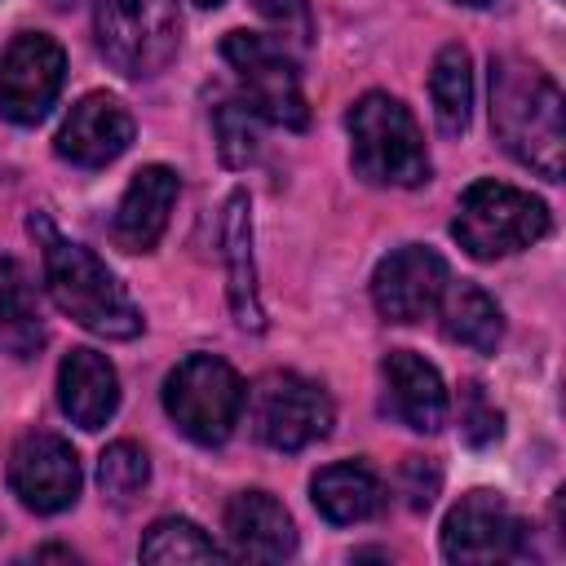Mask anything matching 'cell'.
I'll return each instance as SVG.
<instances>
[{"label": "cell", "mask_w": 566, "mask_h": 566, "mask_svg": "<svg viewBox=\"0 0 566 566\" xmlns=\"http://www.w3.org/2000/svg\"><path fill=\"white\" fill-rule=\"evenodd\" d=\"M442 336L473 349V354H491L504 336V314L500 305L478 287V283H455L442 292Z\"/></svg>", "instance_id": "ffe728a7"}, {"label": "cell", "mask_w": 566, "mask_h": 566, "mask_svg": "<svg viewBox=\"0 0 566 566\" xmlns=\"http://www.w3.org/2000/svg\"><path fill=\"white\" fill-rule=\"evenodd\" d=\"M248 402V398H243ZM252 429L274 451H301L332 433L336 407L323 394V385L296 376V371H270L252 385Z\"/></svg>", "instance_id": "ba28073f"}, {"label": "cell", "mask_w": 566, "mask_h": 566, "mask_svg": "<svg viewBox=\"0 0 566 566\" xmlns=\"http://www.w3.org/2000/svg\"><path fill=\"white\" fill-rule=\"evenodd\" d=\"M57 402L80 429H102L119 407V376L97 349H71L57 367Z\"/></svg>", "instance_id": "e0dca14e"}, {"label": "cell", "mask_w": 566, "mask_h": 566, "mask_svg": "<svg viewBox=\"0 0 566 566\" xmlns=\"http://www.w3.org/2000/svg\"><path fill=\"white\" fill-rule=\"evenodd\" d=\"M460 4H486V0H460Z\"/></svg>", "instance_id": "4dcf8cb0"}, {"label": "cell", "mask_w": 566, "mask_h": 566, "mask_svg": "<svg viewBox=\"0 0 566 566\" xmlns=\"http://www.w3.org/2000/svg\"><path fill=\"white\" fill-rule=\"evenodd\" d=\"M195 4H203V9H217V4H221V0H195Z\"/></svg>", "instance_id": "f546056e"}, {"label": "cell", "mask_w": 566, "mask_h": 566, "mask_svg": "<svg viewBox=\"0 0 566 566\" xmlns=\"http://www.w3.org/2000/svg\"><path fill=\"white\" fill-rule=\"evenodd\" d=\"M66 53L44 31H22L0 62V115L9 124H40L62 93Z\"/></svg>", "instance_id": "9c48e42d"}, {"label": "cell", "mask_w": 566, "mask_h": 566, "mask_svg": "<svg viewBox=\"0 0 566 566\" xmlns=\"http://www.w3.org/2000/svg\"><path fill=\"white\" fill-rule=\"evenodd\" d=\"M93 35L115 71L159 75L181 40L177 0H93Z\"/></svg>", "instance_id": "8992f818"}, {"label": "cell", "mask_w": 566, "mask_h": 566, "mask_svg": "<svg viewBox=\"0 0 566 566\" xmlns=\"http://www.w3.org/2000/svg\"><path fill=\"white\" fill-rule=\"evenodd\" d=\"M310 500L327 522L354 526V522H367L385 509V486L363 460H336V464L314 473Z\"/></svg>", "instance_id": "ac0fdd59"}, {"label": "cell", "mask_w": 566, "mask_h": 566, "mask_svg": "<svg viewBox=\"0 0 566 566\" xmlns=\"http://www.w3.org/2000/svg\"><path fill=\"white\" fill-rule=\"evenodd\" d=\"M451 234L460 248L478 261H495L509 252H522L548 234V208L531 190L504 186V181H473L460 195Z\"/></svg>", "instance_id": "277c9868"}, {"label": "cell", "mask_w": 566, "mask_h": 566, "mask_svg": "<svg viewBox=\"0 0 566 566\" xmlns=\"http://www.w3.org/2000/svg\"><path fill=\"white\" fill-rule=\"evenodd\" d=\"M438 482H442V473L429 455H407L402 460V495H407L411 509H429L433 495H438Z\"/></svg>", "instance_id": "83f0119b"}, {"label": "cell", "mask_w": 566, "mask_h": 566, "mask_svg": "<svg viewBox=\"0 0 566 566\" xmlns=\"http://www.w3.org/2000/svg\"><path fill=\"white\" fill-rule=\"evenodd\" d=\"M133 142V115L111 93H88L71 106V115L57 128V155L75 168H106L119 159Z\"/></svg>", "instance_id": "4fadbf2b"}, {"label": "cell", "mask_w": 566, "mask_h": 566, "mask_svg": "<svg viewBox=\"0 0 566 566\" xmlns=\"http://www.w3.org/2000/svg\"><path fill=\"white\" fill-rule=\"evenodd\" d=\"M142 562H221L226 553L186 517H159L137 548Z\"/></svg>", "instance_id": "603a6c76"}, {"label": "cell", "mask_w": 566, "mask_h": 566, "mask_svg": "<svg viewBox=\"0 0 566 566\" xmlns=\"http://www.w3.org/2000/svg\"><path fill=\"white\" fill-rule=\"evenodd\" d=\"M31 234L44 256L49 296L66 318H75L84 332L106 336V340H133L142 332V314H137L133 296L115 283V274L84 243L62 239L44 212L31 217Z\"/></svg>", "instance_id": "7a4b0ae2"}, {"label": "cell", "mask_w": 566, "mask_h": 566, "mask_svg": "<svg viewBox=\"0 0 566 566\" xmlns=\"http://www.w3.org/2000/svg\"><path fill=\"white\" fill-rule=\"evenodd\" d=\"M226 535L234 544V557L248 562H283L296 553L292 513L270 491H239L226 504Z\"/></svg>", "instance_id": "2e32d148"}, {"label": "cell", "mask_w": 566, "mask_h": 566, "mask_svg": "<svg viewBox=\"0 0 566 566\" xmlns=\"http://www.w3.org/2000/svg\"><path fill=\"white\" fill-rule=\"evenodd\" d=\"M491 133L526 168L562 181L566 168V106L562 88L522 57L491 62Z\"/></svg>", "instance_id": "6da1fadb"}, {"label": "cell", "mask_w": 566, "mask_h": 566, "mask_svg": "<svg viewBox=\"0 0 566 566\" xmlns=\"http://www.w3.org/2000/svg\"><path fill=\"white\" fill-rule=\"evenodd\" d=\"M429 97H433V119L447 137H460L469 128V106H473V62L464 44H447L433 57L429 71Z\"/></svg>", "instance_id": "7402d4cb"}, {"label": "cell", "mask_w": 566, "mask_h": 566, "mask_svg": "<svg viewBox=\"0 0 566 566\" xmlns=\"http://www.w3.org/2000/svg\"><path fill=\"white\" fill-rule=\"evenodd\" d=\"M252 9H256L283 40H292L296 49L310 44L314 27H310V4H305V0H252Z\"/></svg>", "instance_id": "4316f807"}, {"label": "cell", "mask_w": 566, "mask_h": 566, "mask_svg": "<svg viewBox=\"0 0 566 566\" xmlns=\"http://www.w3.org/2000/svg\"><path fill=\"white\" fill-rule=\"evenodd\" d=\"M80 455L57 433H27L9 451V486L31 513H62L80 495Z\"/></svg>", "instance_id": "8fae6325"}, {"label": "cell", "mask_w": 566, "mask_h": 566, "mask_svg": "<svg viewBox=\"0 0 566 566\" xmlns=\"http://www.w3.org/2000/svg\"><path fill=\"white\" fill-rule=\"evenodd\" d=\"M177 190H181V181L164 164H146L142 172H133V181H128V190H124V199H119V208L111 217L115 248L150 252L168 230V212L177 203Z\"/></svg>", "instance_id": "5bb4252c"}, {"label": "cell", "mask_w": 566, "mask_h": 566, "mask_svg": "<svg viewBox=\"0 0 566 566\" xmlns=\"http://www.w3.org/2000/svg\"><path fill=\"white\" fill-rule=\"evenodd\" d=\"M442 292H447V261L420 243L389 252L371 274V301H376L380 318H389V323L429 318L438 310Z\"/></svg>", "instance_id": "7c38bea8"}, {"label": "cell", "mask_w": 566, "mask_h": 566, "mask_svg": "<svg viewBox=\"0 0 566 566\" xmlns=\"http://www.w3.org/2000/svg\"><path fill=\"white\" fill-rule=\"evenodd\" d=\"M221 53L234 66V75L243 80V102L261 119H270L279 128H292V133L310 124L301 75L292 66L283 40H270V35H256V31H230Z\"/></svg>", "instance_id": "52a82bcc"}, {"label": "cell", "mask_w": 566, "mask_h": 566, "mask_svg": "<svg viewBox=\"0 0 566 566\" xmlns=\"http://www.w3.org/2000/svg\"><path fill=\"white\" fill-rule=\"evenodd\" d=\"M243 398L248 394L239 371L212 354L181 358L164 380V411L199 447H221L234 433L243 416Z\"/></svg>", "instance_id": "5b68a950"}, {"label": "cell", "mask_w": 566, "mask_h": 566, "mask_svg": "<svg viewBox=\"0 0 566 566\" xmlns=\"http://www.w3.org/2000/svg\"><path fill=\"white\" fill-rule=\"evenodd\" d=\"M385 407L416 433H433L447 420V385L433 363L411 349H389L385 363Z\"/></svg>", "instance_id": "9a60e30c"}, {"label": "cell", "mask_w": 566, "mask_h": 566, "mask_svg": "<svg viewBox=\"0 0 566 566\" xmlns=\"http://www.w3.org/2000/svg\"><path fill=\"white\" fill-rule=\"evenodd\" d=\"M349 159L371 186H424L429 150L416 115L389 93H363L349 106Z\"/></svg>", "instance_id": "3957f363"}, {"label": "cell", "mask_w": 566, "mask_h": 566, "mask_svg": "<svg viewBox=\"0 0 566 566\" xmlns=\"http://www.w3.org/2000/svg\"><path fill=\"white\" fill-rule=\"evenodd\" d=\"M226 270H230V305L239 327L261 332L265 314L256 301V270H252V217H248V195H230L226 203Z\"/></svg>", "instance_id": "d6986e66"}, {"label": "cell", "mask_w": 566, "mask_h": 566, "mask_svg": "<svg viewBox=\"0 0 566 566\" xmlns=\"http://www.w3.org/2000/svg\"><path fill=\"white\" fill-rule=\"evenodd\" d=\"M44 340L40 305L27 270L13 256H0V349L13 358H31Z\"/></svg>", "instance_id": "44dd1931"}, {"label": "cell", "mask_w": 566, "mask_h": 566, "mask_svg": "<svg viewBox=\"0 0 566 566\" xmlns=\"http://www.w3.org/2000/svg\"><path fill=\"white\" fill-rule=\"evenodd\" d=\"M35 557H62V562H75L71 548H53V544H49V548H35Z\"/></svg>", "instance_id": "f1b7e54d"}, {"label": "cell", "mask_w": 566, "mask_h": 566, "mask_svg": "<svg viewBox=\"0 0 566 566\" xmlns=\"http://www.w3.org/2000/svg\"><path fill=\"white\" fill-rule=\"evenodd\" d=\"M460 433L469 447H486L504 433V416L486 402L478 380H464V389H460Z\"/></svg>", "instance_id": "484cf974"}, {"label": "cell", "mask_w": 566, "mask_h": 566, "mask_svg": "<svg viewBox=\"0 0 566 566\" xmlns=\"http://www.w3.org/2000/svg\"><path fill=\"white\" fill-rule=\"evenodd\" d=\"M146 482H150V460H146V451L137 442H111L102 451V460H97V486H102L106 500L128 504Z\"/></svg>", "instance_id": "cb8c5ba5"}, {"label": "cell", "mask_w": 566, "mask_h": 566, "mask_svg": "<svg viewBox=\"0 0 566 566\" xmlns=\"http://www.w3.org/2000/svg\"><path fill=\"white\" fill-rule=\"evenodd\" d=\"M256 128H261V115L243 97L217 106V150L230 168H243L248 159H256V142H261Z\"/></svg>", "instance_id": "d4e9b609"}, {"label": "cell", "mask_w": 566, "mask_h": 566, "mask_svg": "<svg viewBox=\"0 0 566 566\" xmlns=\"http://www.w3.org/2000/svg\"><path fill=\"white\" fill-rule=\"evenodd\" d=\"M447 562H513L526 553V522L495 495L469 491L442 522Z\"/></svg>", "instance_id": "30bf717a"}]
</instances>
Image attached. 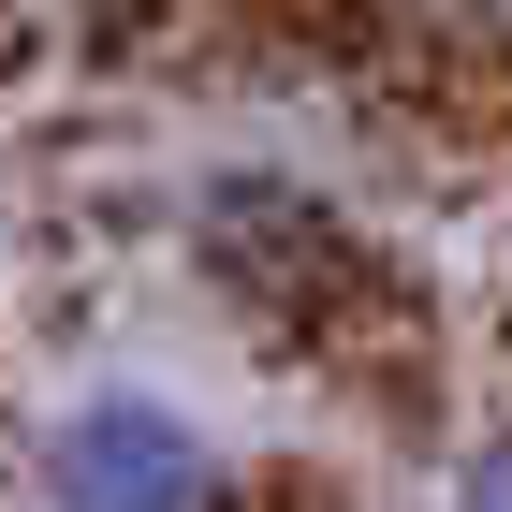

^^^^

Please extract every line from the start of the items through the line holding "<instances>", both ends included, and repeat those lines without changes. Leave the pictures out of your answer.

Mask anything matching 'cell'.
I'll return each instance as SVG.
<instances>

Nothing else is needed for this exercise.